Taiwan maintains “real-time” intelligence sharing with the Five Eyes alliance of the US, the UK, Canada, Australia and New Zealand, National Security Bureau (NSB) Director-General Tsai Ming-yen (蔡明彥) said yesterday.
Tsai made the remark during a legislative session in Taipei after a lawmaker asked if Taiwan had such exchanges with the group.
Chinese Nationalist Party (KMT) Legislator Charles Chen (陳以信) said he had discovered that the NSB had been upgrading its computer equipment last year and this year “to the level of those used by intelligence units in foreign countries.”
Photo: George Tsorng, Taipei Times
Chen asked Tsai if the upgrades could help Taiwan better connect to the Five Eyes.
The bureau had allocated funds to establish an “instant online reporting and communication mechanism” with foreign nations, Tsai said.
Chen asked if the upgrade would enable the bureau to share and receive intelligence from the Five Eyes alliance.
Tsai said that the NSB would do so via “a secure and encrypted system.”
Chen asked if the bureau was already sharing intelligence with the Five Eyes, to which Tsai said: “Yes, and in real time,” without elaborating.
Tsai reported to lawmakers what measures the bureau was taking to prepare for next year’s presidential and legislative elections, including its efforts to counter anticipated efforts by China to interfere in the vote.
Asked whether the NSB has a response to China’s attempts to expand its sphere of influence abroad, Tsai said that if a case arises that is strong enough to be prosecuted, it would be handled by the appropriate agency.
However, China’s tactics differ in Taiwan from other places such as the US and Europe, he added.
Beijing has allegedly established secret overseas “police stations” that US and other nations believe are tasked with collecting information on people who criticize the Chinese Communist Party.
Beijing denies the allegations.
Cases of Taiwanese being detained in China have also come to light recently, including reporters filming Chinese People’s Liberation Army exercises earlier this month and Gusa Press (八旗文化) editor-in-chief Li Yanhe (李延賀), also known ask Fucha (富察), who was detained in Shanghai last month.

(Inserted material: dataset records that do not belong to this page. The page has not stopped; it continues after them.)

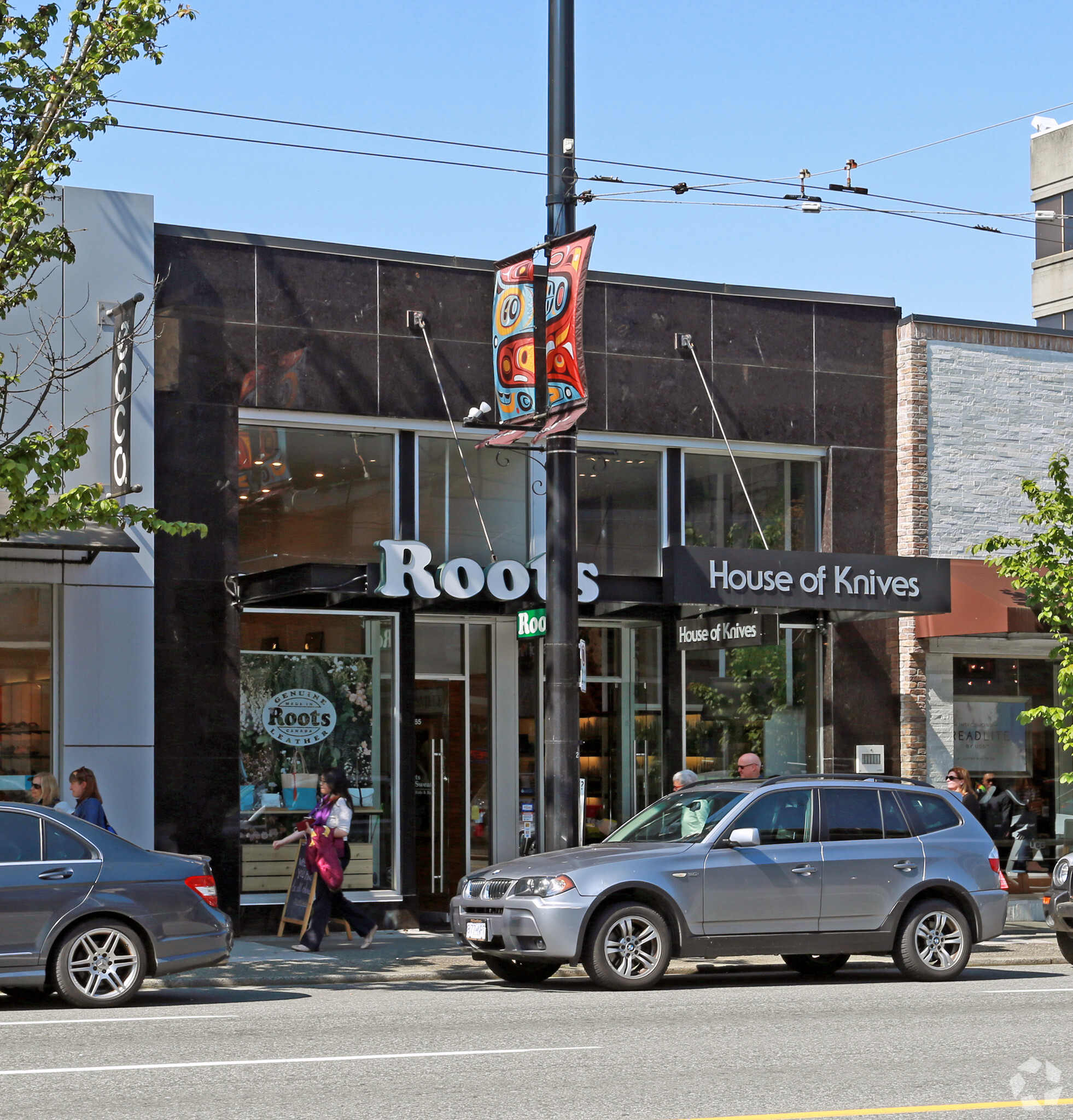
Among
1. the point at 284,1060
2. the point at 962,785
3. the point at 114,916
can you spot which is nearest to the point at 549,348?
the point at 114,916

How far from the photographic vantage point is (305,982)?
13812 millimetres

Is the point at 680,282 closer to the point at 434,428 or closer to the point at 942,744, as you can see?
the point at 434,428

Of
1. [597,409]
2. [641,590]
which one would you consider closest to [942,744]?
[641,590]

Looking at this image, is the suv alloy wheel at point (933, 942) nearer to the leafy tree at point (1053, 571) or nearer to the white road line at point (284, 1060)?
the leafy tree at point (1053, 571)

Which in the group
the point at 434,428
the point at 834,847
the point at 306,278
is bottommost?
the point at 834,847

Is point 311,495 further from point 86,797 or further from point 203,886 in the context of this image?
point 203,886

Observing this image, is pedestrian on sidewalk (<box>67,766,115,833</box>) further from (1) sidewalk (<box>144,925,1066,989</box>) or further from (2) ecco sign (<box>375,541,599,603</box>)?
(2) ecco sign (<box>375,541,599,603</box>)

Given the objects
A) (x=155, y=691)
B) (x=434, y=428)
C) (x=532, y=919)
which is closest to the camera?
(x=532, y=919)

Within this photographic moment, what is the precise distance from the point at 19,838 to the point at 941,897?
7.51 meters

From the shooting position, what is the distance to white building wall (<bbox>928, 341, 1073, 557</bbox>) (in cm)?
2078

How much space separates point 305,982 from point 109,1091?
594 centimetres

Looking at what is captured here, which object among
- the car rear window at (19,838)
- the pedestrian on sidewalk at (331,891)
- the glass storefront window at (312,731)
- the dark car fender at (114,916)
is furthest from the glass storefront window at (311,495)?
the dark car fender at (114,916)

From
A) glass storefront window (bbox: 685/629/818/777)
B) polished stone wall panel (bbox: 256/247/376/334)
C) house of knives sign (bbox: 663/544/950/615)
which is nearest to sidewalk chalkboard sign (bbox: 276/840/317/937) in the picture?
house of knives sign (bbox: 663/544/950/615)

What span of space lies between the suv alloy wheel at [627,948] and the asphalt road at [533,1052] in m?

Lawmakers also expressed concern that Beijing has stepped up its monitoring of and threats toward Chinese living in Taiwan.
Beijing would not dare set up one of its “police stations” in Taiwan, but it could work through third parties to monitor or manipulate Chinese and their partners, as well as Taiwanese with businesses in China, Democratic Progressive Party (DPP) Legislator Lo Chih-cheng (羅致政) said.
Tsai said there is no doubt that this is happening, but the bureau can only keep close watch for any contraventions of the law.
If any are found, it would transfer the case to prosecutors, he said, adding that there are some cases being investigated.
The bureau’s role is to collect and share intelligence with other agencies about potential Chinese interference, he said.
This is different from how China operates in other countries, where it can set up physical workstations or travel agencies, he added.